Política

Bolsonaro segue com restrição de movimentos no ombro e não inicia fisioterapia ativa

Relatórios médicos enviados ao STF apontam limitação no ombro direito e recomendam apenas sessões passivas de fisioterapia.

01/06/2026
Bolsonaro segue com restrição de movimentos no ombro e não inicia fisioterapia ativa
O ex-presidente Jair Bolsonaro (PL) - Foto: © telegram SputnikBrasil / Acessar o banco de imagens

O ex-presidente Jair Bolsonaro (PL) permanece sem autorização médica para iniciar a fase ativa da fisioterapia no ombro direito, cerca de quatro semanas após ter sido submetido a cirurgia na região. Relatórios encaminhados ao Supremo Tribunal Federal (STF) na última semana apontam que Bolsonaro apresenta importante limitação de movimento do ombro direito, rigidez articular e restrições de mobilidade na região da cicatriz cirúrgica.

De acordo com avaliação assinada pelo fisioterapeuta Kleber Antônio Caiado de Freitas e pelo ortopedista Alexandre Firmino, o ex-presidente, de 71 anos, esteve consciente, orientado e colaborativo durante o atendimento. Por enquanto, está autorizada apenas uma sessão semanal de fisioterapia, limitada a mobilizações passivas do ombro.

Em relatório separado, o cardiologista Brasil Ramos Caiado comunicou ao STF que Bolsonaro não relatou dores relevantes no ombro, mas apresentou "episódios de queimação epigástrica associados a refluxo gastroesofágico".

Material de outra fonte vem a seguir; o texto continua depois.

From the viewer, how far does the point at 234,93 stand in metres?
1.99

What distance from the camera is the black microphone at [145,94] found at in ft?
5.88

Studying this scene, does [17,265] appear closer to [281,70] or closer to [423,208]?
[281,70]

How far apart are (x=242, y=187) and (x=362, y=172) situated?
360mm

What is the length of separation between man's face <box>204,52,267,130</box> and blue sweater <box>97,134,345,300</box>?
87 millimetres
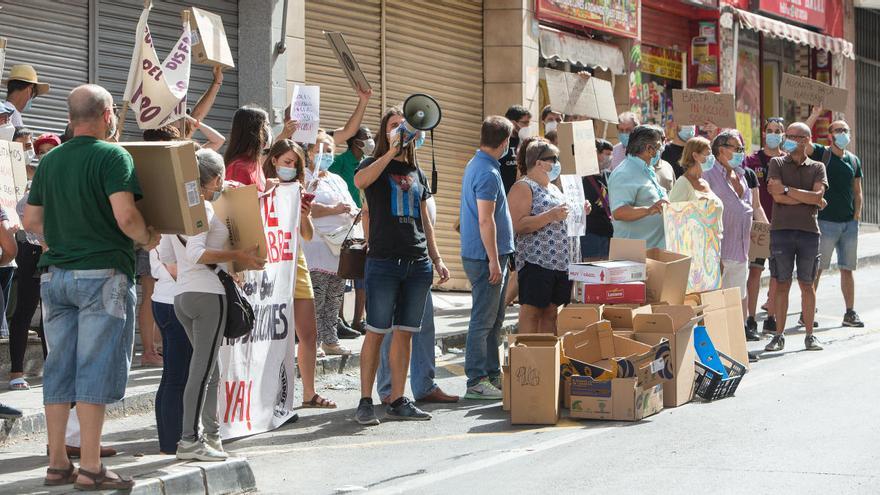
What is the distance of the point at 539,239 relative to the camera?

"Devido aos quadros de soluços recorrentes, foi mantido com doses elevadas previamente ajustadas das medicações específicas e rigorosa dieta com baixo teor de acidez", informou o médico.

O documento acrescenta que o ex-presidente iniciou exercícios aeróbicos leves e progressivos, mantém a pressão arterial controlada e segue com instabilidade crônica do equilíbrio corporal, o que motivou a adoção de medidas preventivas para redução do risco de quedas.

Jair Bolsonaro foi condenado pelo STF a 27 anos e 3 meses de prisão pelos crimes de organização criminosa armada, golpe de Estado, tentativa de abolição violenta do Estado Democrático de Direito, deterioração de patrimônio tombado e dano qualificado contra o patrimônio da União.

Desde o fim de março, Bolsonaro cumpre prisão domiciliar humanitária, após contrair broncopneumonia bacteriana. Antes, estava detido no 19º Batalhão da Polícia Militar do Distrito Federal, conhecido como Papudinha.